Our base Christmas Sugar Cookies dough yields tender, buttery sugar cookies prime for our Royal Icing decoration. The best part about these cookies? No chilling or freezing required! Whether you’re making ornaments, winter trees, or snowflakes, simply roll out your dough, cut into desired shapes, and bake.
Christmas Sugar Cookies
Makes about 36 cookie
- 1 cup (227 grams) unsalted butter, softened
- 2 cups (240 grams) confectioners’ sugar
- 1 large egg (50 grams), room temperature
- 2 teaspoons (8 grams) vanilla extract
- 3¼ cups (406 grams) all-purpose flour
- 1½ teaspoons (7.5 grams) baking powder
- 1 teaspoon (3 grams) kosher salt
- Royal Icing (recipe follows)
- Preheat oven to 400°F (200°C). Line 3 baking sheets with parchment paper.
- In the bowl of a stand mixer fitted with the paddle attachment, beat butter and confectioners’ sugar, slowly increasing mixer speed to medium, until fluffy, 3 to 4 minutes, stopping to scrape sides of bowl.
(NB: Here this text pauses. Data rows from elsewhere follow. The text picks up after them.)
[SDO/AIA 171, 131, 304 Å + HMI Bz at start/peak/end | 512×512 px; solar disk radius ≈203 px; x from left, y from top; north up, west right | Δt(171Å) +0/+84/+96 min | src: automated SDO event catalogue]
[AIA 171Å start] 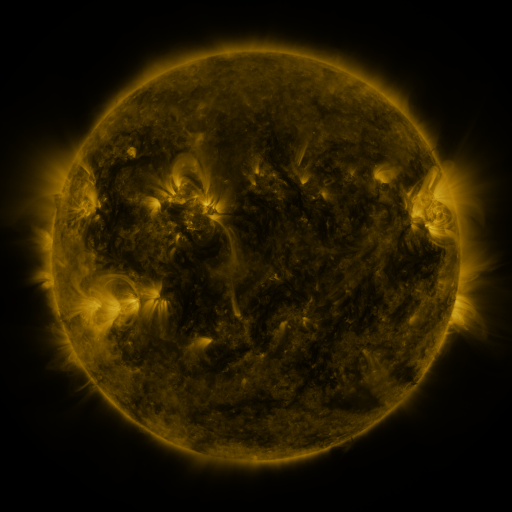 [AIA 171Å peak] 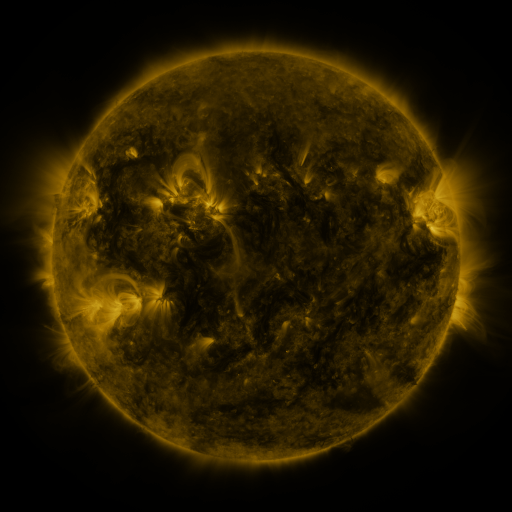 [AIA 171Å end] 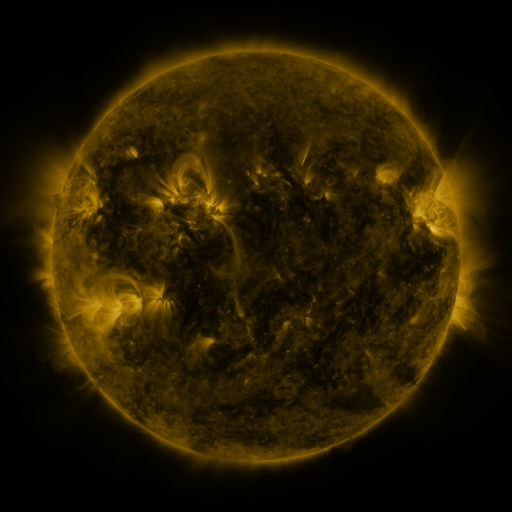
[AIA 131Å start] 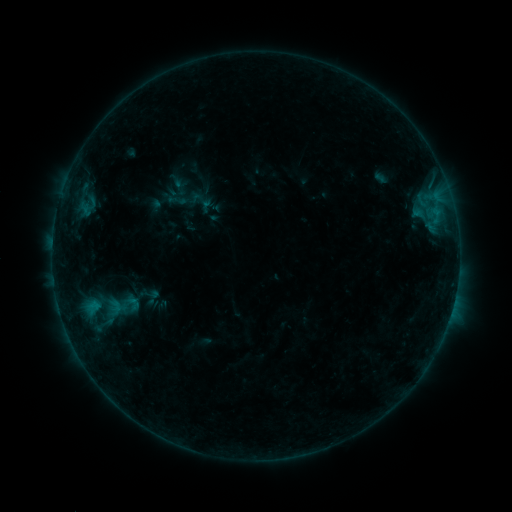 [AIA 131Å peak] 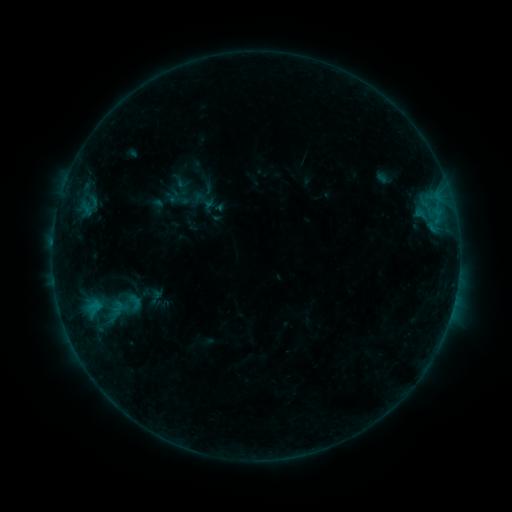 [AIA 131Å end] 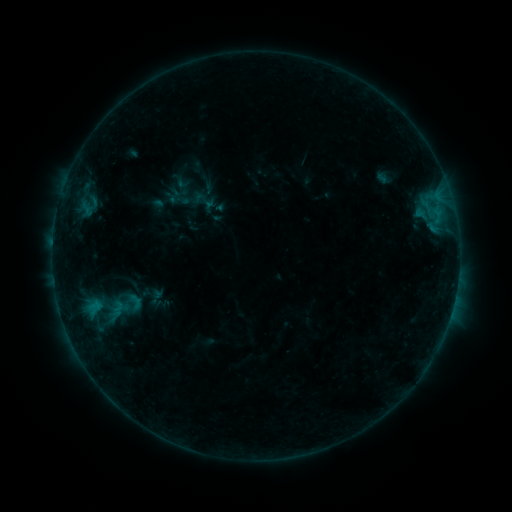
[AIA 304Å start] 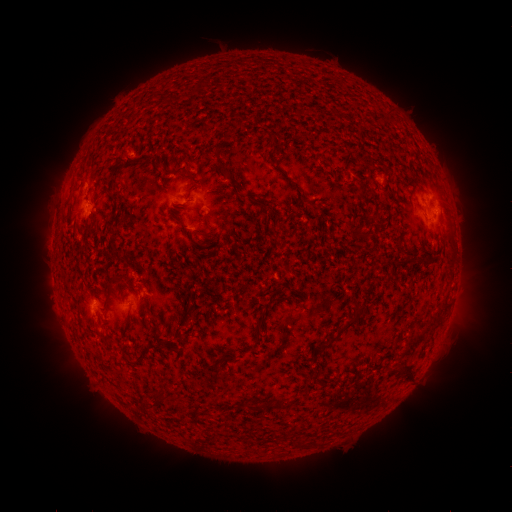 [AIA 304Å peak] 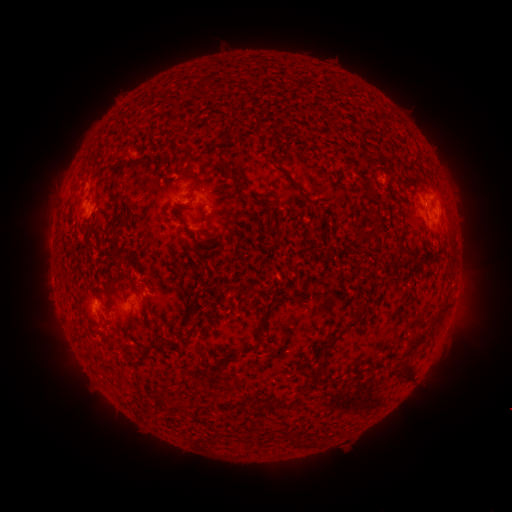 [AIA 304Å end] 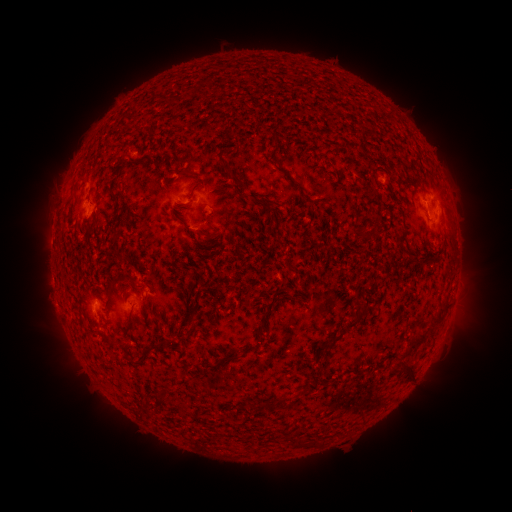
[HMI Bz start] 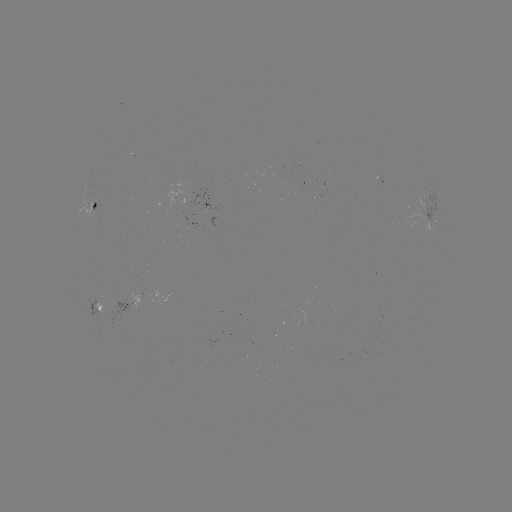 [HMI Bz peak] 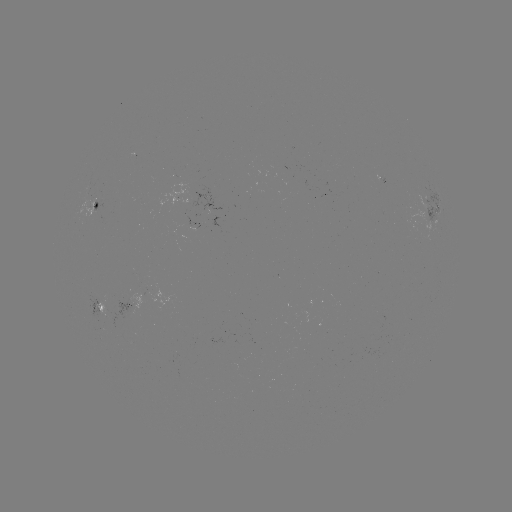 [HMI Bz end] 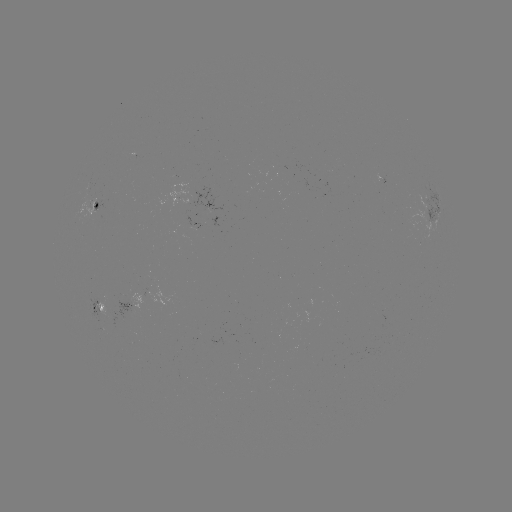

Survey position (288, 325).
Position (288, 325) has emerging-flux region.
Add egg and vanilla, beating until combined.
- In a medium bowl, whisk together flour, baking powder, and salt. With mixer on low speed, gradually add flour mixture to butter mixture, beating until a dough forms. Scrape sides of bowl, and knead dough 3 to 4 times in bowl to make sure everything is well combined.
- Divide dough in half; cover one half with plastic wrap. On a heavily floured surface, roll remaining half to ¼-inch thickness. (Lightly flour top of dough if it sticks to rolling pin.) Using desired holiday cutters, cut dough, rerolling scraps as necessary. Using a small of set spatula, place cookies at least 1 inch apart on prepared pans.
- Bake, one batch at a time, until lightly browned, 7 to 8 minutes. Let cool on pan for 5 minutes. Using a large of set or flat metal spatula, remove from pan, and let cool completely on wire racks. Decorate cooled cookies as desired with Royal Icing.
These puffed and spread much more than I was expecting, which was a big disappointment because I used a variety of tree-shaped cutters to make some decorated cookies to include with gifts this Christmas and the trees lost their nice sharp points. The texture is still good at least, so it will be an enjoyable cookie to eat despite not looking as clean as desired. I can’t speak to the taste of the recipe on its own, as I used vanilla paste, maple extract, and cinnamon to give it some holiday flavor (which is delicious, but not sure how they would be if I had only done vanilla).
If I were to try this recipe again, I would chill the cut shapes before baking, but since this recipe emphasized that it didn’t need to be chilled I didn’t add that extra step. Maybe that would have helped prevent the spreading, but maybe not.
So sorry to hear about the spreading! One thing that will cause a cookie like this to spread more is if they are crowded on a cookie sheet. Not sure if this was the case, but just something to think about. Happy baking!
I have made these for Xmas as well as Easter now and did chill the dough each time before rolling. They held their shape beautifully and were delicious.
I made these cookies for Christmas. I really liked the way they turned out.
The cookies have a great taste. I also put them in the refrigerator over night before I rolled them.